Donkin Donuts

October 7, 2008 by  
Filed under Rachel's Thoughts

I’m downtown in Toronto, enjoying the sites after having had a meeting with my indie film’s sound designer. (I sound pretty impressive, don’t I?)

Stiff from carrying my laptop around on my back, I sit down in a coffee shop called, “Country Site Donuts” — a name that makes me shake my head and sigh in disappointment at how the owner must have just given up on life, settling for such a cheep rip-off of the Canadian chain, “Country Style”. Although it wasn’t nearly as sad as the “Donkin’ Donuts” I once saw in Prince Edward Island. At least “Country Site” could be passed off as making some degree of sense.  And at least they sold donuts.  Donkin Donuts was just a kiosk that sold caramel corn.

As I’m sitting, resting my weary shoulders from the weight of technology and finishing up the last three pages of a novel, a lady comes waddling in and motions secretively to the waitress that she wants to speak privately.  Privately, but loudly, she stage whispers, “Pssst! You can just get me a Coke this time, because I don’t have any money.” She sits down, nods at the waitress and shoos her to ‘snap to it’.  She repeats several times, “It’s ok. Yeah, I don’t have any money, so shhh. So it’s ok.  Go ahead.”

It was to be under the table – real covert-like.

After a few more requests for a free Coke, I jump up and approach the counter myself, slapping down a toonie (that`s a Canadian 2 dollar coin, for future reference). <

“How much is that Coke?” I ask, gleefully.  Too gleefully.  I enjoy gifting.

“Genie! This lady is buying you a coke!” says the waitress behind the high, protective counter.

“Ohhhhhhhhhhhhh, dear dear! You’ve saaaaaaaaaaved my life! Oh you’re an angel in disguise. Oh, you lovely lady. There ARE some nice people in the world! You’ve SAVED my LIFE!!”

If I had known it was a matter of life and death I might have gotten her something more substantial than a bubbly sugar beverage, but hey. I’m glad to be of service.  Gleeful, even.

• **Data section**:
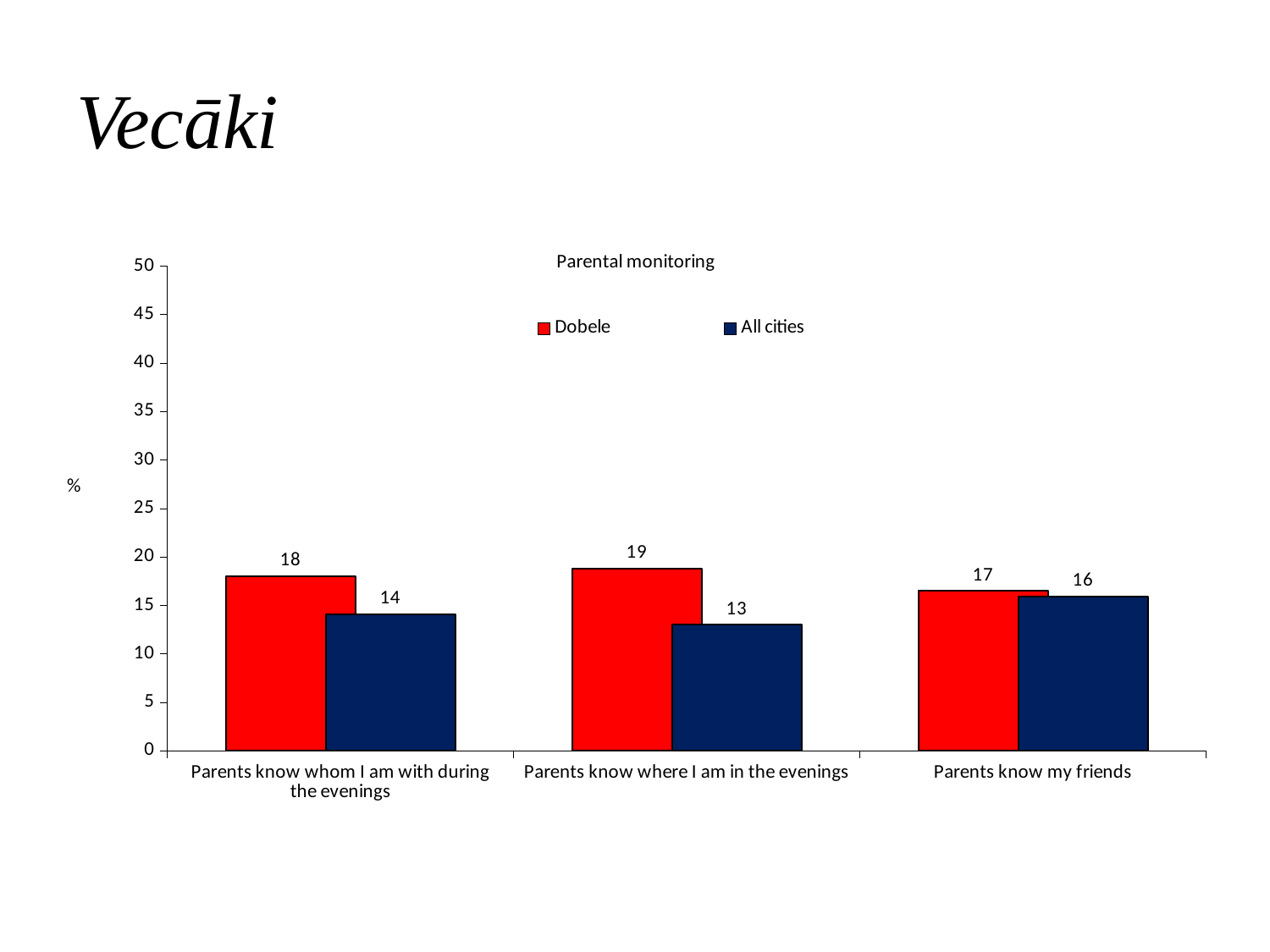
What is the All cities value for "Parents know my friends"? 16 Is the Dobele value for "Parents know my friends" greater or less than 20? less How many categories are shown on the x axis? 3 Which category has the highest Dobele value? Parents know where I am in the evenings What is the All cities value for "Parents know where I am in the evenings"? 13 What is the title of the chart? Parental monitoring Which category has the lowest All cities value? Parents know where I am in the evenings What is the difference between the Dobele and All cities values for "Parents know where I am in the evenings"? 6 What is the Dobele value for "Parents know whom I am with during the evenings"? 18 How many series does the legend list? 2 What kind of chart is shown on the slide? bar chart Which is larger for "Parents know whom I am with during the evenings": the Dobele value or the All cities value? Dobele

• **Directions**:
**A.** Write out the part of the coffee shop story between "After a few" and "gleefully.  I enjoy gifting.", inclusive.
**B.** Extend the coffee shop story from the point where it stops.
The listing has no connection to the text about the coffee shop.

• **Task-by-task outputs**:
**A.**
After a few more requests for a free Coke, I jump up and approach the counter myself, slapping down a toonie (that`s a Canadian 2 dollar coin, for future reference). <

“How much is that Coke?” I ask, gleefully.  Too gleefully.  I enjoy gifting.

**B.**
“Oh, honey. Thank you, thank you… and I’ll have that dutchie too.”

She points to a plump donut.

Me – “…oh. Well… yeah! Ok, sure! How much for the dutchie?” And I slap down another loonie.

Genie boldly continues, “…And I like the look of that muffin too, and an orange juice and…”

Way to milk it, Genie! Good on ya!

Both the waitress and I interrupt and insist that I don’t have enough money for any more things. …How the waitress would actually know this about me, I’m not sure.  I think my personal fashion style is a bit more “poor“ than the “bohemian“ I`ve been aiming for.  But Genie doesn’t question her inside knowledge of my finances.

Because I saved her life, she comes up to me for what I think will be a hug, but turns out to be a one-year-old style kiss, with lips turned ¾ of the way inside out and is more wet than anything you’d ever like to touch on another human being. Even though Genie doesn’t seem the type to pick up on social subtleties, I try to refrain from wiping my cheek clean after the *shudder* …kiss. My right cheek is nearly dripping.

I head back and sit down to my book once more and Genie, taking her coke and donut to-go, dotingly follows me.

“Yep. I know. I saved your life. Really, it’s ok. It’s ok, Genie. It’s not a problem.”

Smiles, smiles. Happy happy. Smiles and nods.  More smiles.

Genie – “Now, listen. They don’t feed me at that home. I don’t like it there. They neeevver eeeever feed me there.”

Me – “Never??”

Genie – “NEVER! I can feel the baby kicking because I’m so hungry.”

Genie pats her poochy belly. She’s got to be at least 60 years old, but it’s hard to tell. She’s a woman-child and has an air of eternal youth about her. Very few wrinkles on her puffy face and no white hairs that I can see

.

“I can just feeeeel that baby kickin’.

She sees that I’m reading a book.  I must be smart.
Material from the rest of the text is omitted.